Re: Introduce XID age and inactive timeout based replication slot invalidation

From: Bharath Rupireddy <bharath(dot)rupireddyforpostgres(at)gmail(dot)com>
To: Amit Kapila <amit(dot)kapila16(at)gmail(dot)com>
Cc: Ajin Cherian <itsajin(at)gmail(dot)com>, Bertrand Drouvot <bertranddrouvot(dot)pg(at)gmail(dot)com>, shveta malik <shveta(dot)malik(at)gmail(dot)com>, Masahiko Sawada <sawada(dot)mshk(at)gmail(dot)com>, Nathan Bossart <nathandbossart(at)gmail(dot)com>, PostgreSQL Hackers <pgsql-hackers(at)lists(dot)postgresql(dot)org>
Subject: Re: Introduce XID age and inactive timeout based replication slot invalidation
Date: 2024-08-29 06:01:09
Message-ID: CALj2ACXe8+xSNdMXTMaSRWUwX7v61Ad4iddUwnn=djSwx3GLLg@mail.gmail.com
Views: Raw Message | Whole Thread | Download mbox | Resend email
Thread:
Lists: pgsql-hackers

Hi,

Thanks for looking into this.

On Mon, Aug 26, 2024 at 4:35 PM Amit Kapila <amit(dot)kapila16(at)gmail(dot)com> wrote:
>
> Few comments on 0001:
> 1.
> @@ -651,6 +651,13 @@ synchronize_one_slot(RemoteSlot *remote_slot, Oid
>
> + /*
> + * Skip the sync if the local slot is already invalidated. We do this
> + * beforehand to avoid slot acquire and release.
> + */
>
> I was wondering why you have added this new check as part of this
> patch. If you see the following comments in the related code, you will
> know why we haven't done this previously.

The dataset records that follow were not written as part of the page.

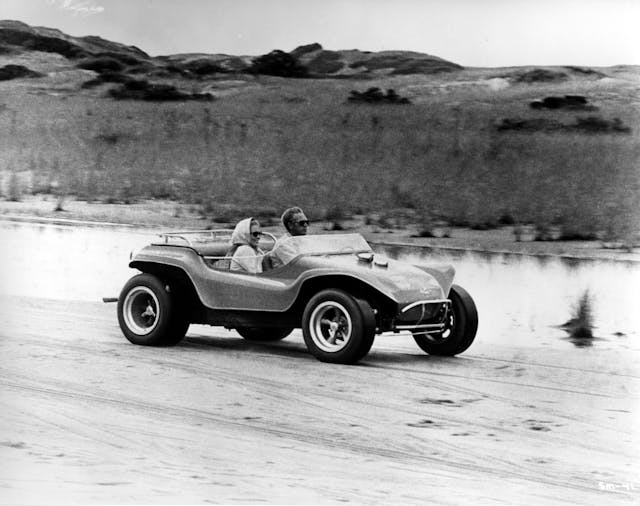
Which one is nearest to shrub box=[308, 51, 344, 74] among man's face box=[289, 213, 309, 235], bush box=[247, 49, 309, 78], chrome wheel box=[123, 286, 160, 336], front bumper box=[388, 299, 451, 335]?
bush box=[247, 49, 309, 78]

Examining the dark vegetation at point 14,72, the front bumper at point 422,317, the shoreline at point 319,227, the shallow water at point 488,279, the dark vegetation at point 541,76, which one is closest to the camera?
the front bumper at point 422,317

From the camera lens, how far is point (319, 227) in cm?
1420

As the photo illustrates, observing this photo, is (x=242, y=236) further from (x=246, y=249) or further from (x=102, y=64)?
(x=102, y=64)

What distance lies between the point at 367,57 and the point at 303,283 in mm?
4979

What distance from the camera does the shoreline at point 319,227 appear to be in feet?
44.4

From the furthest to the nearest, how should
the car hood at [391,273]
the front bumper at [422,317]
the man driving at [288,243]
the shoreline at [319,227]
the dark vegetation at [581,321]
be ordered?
the shoreline at [319,227]
the dark vegetation at [581,321]
the man driving at [288,243]
the front bumper at [422,317]
the car hood at [391,273]

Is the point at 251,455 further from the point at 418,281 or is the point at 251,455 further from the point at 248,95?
the point at 248,95

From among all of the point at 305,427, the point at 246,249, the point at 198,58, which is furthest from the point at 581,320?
the point at 198,58

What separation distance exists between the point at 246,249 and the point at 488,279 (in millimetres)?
4097

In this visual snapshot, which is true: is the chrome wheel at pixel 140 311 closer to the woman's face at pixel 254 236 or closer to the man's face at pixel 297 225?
the woman's face at pixel 254 236

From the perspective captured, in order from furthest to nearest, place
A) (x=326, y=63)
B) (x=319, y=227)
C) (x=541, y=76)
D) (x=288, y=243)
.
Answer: (x=319, y=227)
(x=326, y=63)
(x=541, y=76)
(x=288, y=243)

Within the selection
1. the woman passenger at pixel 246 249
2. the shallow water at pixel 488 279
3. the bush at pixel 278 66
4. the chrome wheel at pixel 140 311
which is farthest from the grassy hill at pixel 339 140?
the chrome wheel at pixel 140 311

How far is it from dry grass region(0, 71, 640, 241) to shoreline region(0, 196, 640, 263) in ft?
0.53

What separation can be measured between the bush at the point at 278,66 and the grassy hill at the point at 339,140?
156 millimetres
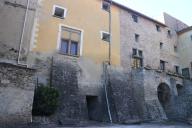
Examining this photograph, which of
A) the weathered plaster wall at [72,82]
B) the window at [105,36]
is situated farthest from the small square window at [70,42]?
the window at [105,36]

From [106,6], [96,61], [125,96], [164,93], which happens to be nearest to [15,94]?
[96,61]

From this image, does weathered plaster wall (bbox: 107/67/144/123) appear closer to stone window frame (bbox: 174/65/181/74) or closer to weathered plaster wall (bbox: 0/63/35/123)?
weathered plaster wall (bbox: 0/63/35/123)

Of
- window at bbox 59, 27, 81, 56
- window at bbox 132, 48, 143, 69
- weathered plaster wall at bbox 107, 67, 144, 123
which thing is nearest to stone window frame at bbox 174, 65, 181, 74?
window at bbox 132, 48, 143, 69

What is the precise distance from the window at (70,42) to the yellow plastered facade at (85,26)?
430mm

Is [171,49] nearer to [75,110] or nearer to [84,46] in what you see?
[84,46]

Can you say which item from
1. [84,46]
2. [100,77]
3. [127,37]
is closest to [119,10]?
[127,37]

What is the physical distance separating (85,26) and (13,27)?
607 centimetres

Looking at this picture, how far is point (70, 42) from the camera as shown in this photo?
15.4m

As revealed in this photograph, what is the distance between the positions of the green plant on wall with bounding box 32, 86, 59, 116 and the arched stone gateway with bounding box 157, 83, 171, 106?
10.8 meters

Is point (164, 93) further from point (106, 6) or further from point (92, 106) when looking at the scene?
point (106, 6)

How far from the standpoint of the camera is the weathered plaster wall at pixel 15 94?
8844 millimetres

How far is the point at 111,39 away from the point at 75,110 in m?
7.85

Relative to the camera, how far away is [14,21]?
12102 mm

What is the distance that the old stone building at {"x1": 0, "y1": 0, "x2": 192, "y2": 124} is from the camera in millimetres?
12727
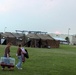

Removed. Can deal with optimization separately.

> 2.
> + */
> + InvalidateObsoleteReplicationSlots(RS_INVAL_INACTIVE_TIMEOUT,
> + 0, InvalidOid, InvalidTransactionId);
>
> Why do we want to call this for shutdown case (when is_shutdown is
> true)? I understand trying to invalidate slots during regular
> checkpoint but not sure if we need it at the time of shutdown.

Changed it to invalidate only for non-shutdown checkpoints.
inactive_timeout invalidation isn't critical for shutdown unlike
wal_removed which can help shutdown by freeing up some disk space.

> The
> other point is can we try to check the performance impact with 100s of
> slots as mentioned in the code comments?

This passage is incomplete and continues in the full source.